Madame X... tient à la porte de Mexico un charmant petit cabaret, avec ombrage et jeu de boule. On dîne parfaitement chez elle; de plus, elle est polie et avenante, ce qui ne gâte rien. Elle eut pour commadre, commère, madame Miramon, alors qu'elle n'était que mademoiselle Concha de Lombardo, ne songeant point assurément qu'un jour elle se verrait assise sur le fauteuil présidentiel du Mexique.

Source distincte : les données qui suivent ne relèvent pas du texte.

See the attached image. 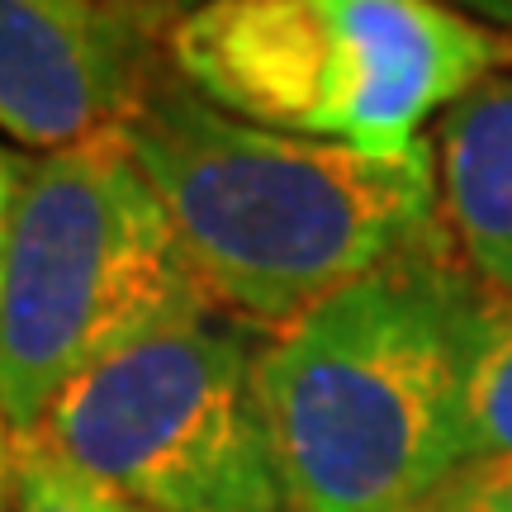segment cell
Wrapping results in <instances>:
<instances>
[{"instance_id": "6da1fadb", "label": "cell", "mask_w": 512, "mask_h": 512, "mask_svg": "<svg viewBox=\"0 0 512 512\" xmlns=\"http://www.w3.org/2000/svg\"><path fill=\"white\" fill-rule=\"evenodd\" d=\"M119 133L162 195L214 309L261 337L441 223L432 138L403 157L290 138L209 105L176 67Z\"/></svg>"}, {"instance_id": "7a4b0ae2", "label": "cell", "mask_w": 512, "mask_h": 512, "mask_svg": "<svg viewBox=\"0 0 512 512\" xmlns=\"http://www.w3.org/2000/svg\"><path fill=\"white\" fill-rule=\"evenodd\" d=\"M479 309L484 290L437 223L261 337L256 394L294 512H399L470 465L465 356Z\"/></svg>"}, {"instance_id": "3957f363", "label": "cell", "mask_w": 512, "mask_h": 512, "mask_svg": "<svg viewBox=\"0 0 512 512\" xmlns=\"http://www.w3.org/2000/svg\"><path fill=\"white\" fill-rule=\"evenodd\" d=\"M171 67L247 124L403 157L432 114L512 76V38L441 0H204L171 29Z\"/></svg>"}, {"instance_id": "277c9868", "label": "cell", "mask_w": 512, "mask_h": 512, "mask_svg": "<svg viewBox=\"0 0 512 512\" xmlns=\"http://www.w3.org/2000/svg\"><path fill=\"white\" fill-rule=\"evenodd\" d=\"M200 313L219 309L119 128L29 152L0 294V418L15 437H34L76 375Z\"/></svg>"}, {"instance_id": "5b68a950", "label": "cell", "mask_w": 512, "mask_h": 512, "mask_svg": "<svg viewBox=\"0 0 512 512\" xmlns=\"http://www.w3.org/2000/svg\"><path fill=\"white\" fill-rule=\"evenodd\" d=\"M261 332L200 313L76 375L34 437L143 512H294L256 394Z\"/></svg>"}, {"instance_id": "8992f818", "label": "cell", "mask_w": 512, "mask_h": 512, "mask_svg": "<svg viewBox=\"0 0 512 512\" xmlns=\"http://www.w3.org/2000/svg\"><path fill=\"white\" fill-rule=\"evenodd\" d=\"M176 19L152 0H0V133L57 152L119 128L171 72Z\"/></svg>"}, {"instance_id": "52a82bcc", "label": "cell", "mask_w": 512, "mask_h": 512, "mask_svg": "<svg viewBox=\"0 0 512 512\" xmlns=\"http://www.w3.org/2000/svg\"><path fill=\"white\" fill-rule=\"evenodd\" d=\"M441 228L489 299H512V76H494L432 133Z\"/></svg>"}, {"instance_id": "ba28073f", "label": "cell", "mask_w": 512, "mask_h": 512, "mask_svg": "<svg viewBox=\"0 0 512 512\" xmlns=\"http://www.w3.org/2000/svg\"><path fill=\"white\" fill-rule=\"evenodd\" d=\"M465 456L470 465L512 460V299L479 309L465 356Z\"/></svg>"}, {"instance_id": "9c48e42d", "label": "cell", "mask_w": 512, "mask_h": 512, "mask_svg": "<svg viewBox=\"0 0 512 512\" xmlns=\"http://www.w3.org/2000/svg\"><path fill=\"white\" fill-rule=\"evenodd\" d=\"M15 512H143L128 498L100 489L67 460L43 451L38 441H19V503Z\"/></svg>"}, {"instance_id": "30bf717a", "label": "cell", "mask_w": 512, "mask_h": 512, "mask_svg": "<svg viewBox=\"0 0 512 512\" xmlns=\"http://www.w3.org/2000/svg\"><path fill=\"white\" fill-rule=\"evenodd\" d=\"M437 498L446 512H512V460L465 465Z\"/></svg>"}, {"instance_id": "8fae6325", "label": "cell", "mask_w": 512, "mask_h": 512, "mask_svg": "<svg viewBox=\"0 0 512 512\" xmlns=\"http://www.w3.org/2000/svg\"><path fill=\"white\" fill-rule=\"evenodd\" d=\"M24 162L29 152H10L0 143V252H5V233H10V214L19 200V181H24Z\"/></svg>"}, {"instance_id": "7c38bea8", "label": "cell", "mask_w": 512, "mask_h": 512, "mask_svg": "<svg viewBox=\"0 0 512 512\" xmlns=\"http://www.w3.org/2000/svg\"><path fill=\"white\" fill-rule=\"evenodd\" d=\"M19 503V437L0 418V512H15Z\"/></svg>"}, {"instance_id": "4fadbf2b", "label": "cell", "mask_w": 512, "mask_h": 512, "mask_svg": "<svg viewBox=\"0 0 512 512\" xmlns=\"http://www.w3.org/2000/svg\"><path fill=\"white\" fill-rule=\"evenodd\" d=\"M441 5H451V10L470 15L484 29H498V34L512 38V0H441Z\"/></svg>"}, {"instance_id": "5bb4252c", "label": "cell", "mask_w": 512, "mask_h": 512, "mask_svg": "<svg viewBox=\"0 0 512 512\" xmlns=\"http://www.w3.org/2000/svg\"><path fill=\"white\" fill-rule=\"evenodd\" d=\"M152 5H166V10H195V5H204V0H152Z\"/></svg>"}, {"instance_id": "9a60e30c", "label": "cell", "mask_w": 512, "mask_h": 512, "mask_svg": "<svg viewBox=\"0 0 512 512\" xmlns=\"http://www.w3.org/2000/svg\"><path fill=\"white\" fill-rule=\"evenodd\" d=\"M399 512H446V503L432 498V503H413V508H399Z\"/></svg>"}, {"instance_id": "2e32d148", "label": "cell", "mask_w": 512, "mask_h": 512, "mask_svg": "<svg viewBox=\"0 0 512 512\" xmlns=\"http://www.w3.org/2000/svg\"><path fill=\"white\" fill-rule=\"evenodd\" d=\"M0 294H5V252H0Z\"/></svg>"}]
</instances>
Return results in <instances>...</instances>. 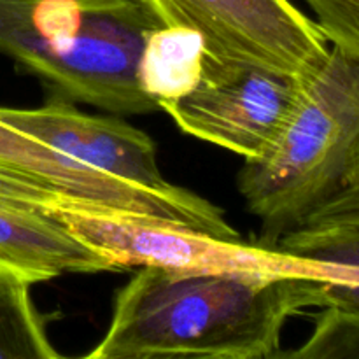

Ô coup du sort! vanité des vanités! je pourrais à ce sujet me livrer à de longues considérations philosophiques, je suis bon prince, et je passe; la loi de succession au fauteuil est rapide au Mexique. Miramon n'est plus président, et madame n'est plus présidente.
Ce fut à son passage au pouvoir que se rapporte mon histoire: en bonne princesse qu'elle était, en charmante femme qu'elle est toujours, madame Miramon venait visiter sa bonne amie, sa commère, madame X...
Celle-ci, honorée, comme vous le pensez bien, d'une condescendance aussi grande, abandonnait à la hâte casseroles et poêle à frire, pour entamer avec la présidente de longues causeries, où la politique n'était point étrangère:
—Tu devrais bien, disait madame X... (vous voyez l'intimité!) tu devrais bien dire à ton mari qu'il fasse telle ou telle chose, cela nous irait, et si cela continue il perdra nos sympathies. Les impositions forcées nous étouffent, tâche donc d'arranger cela.
—Et dis-moi, ajoutait madame X.., que feras-tu quand ton mari ne sera plus président? car il faudra bien un jour faire place à quelque autre.
—Ah! répondait ingénument la présidente, j'irais à Paris et à Londres voir l'impératrice et la reine.
Et la conversation roulait intéressante de la cuisine à la politique, pour revenir aux chiffons.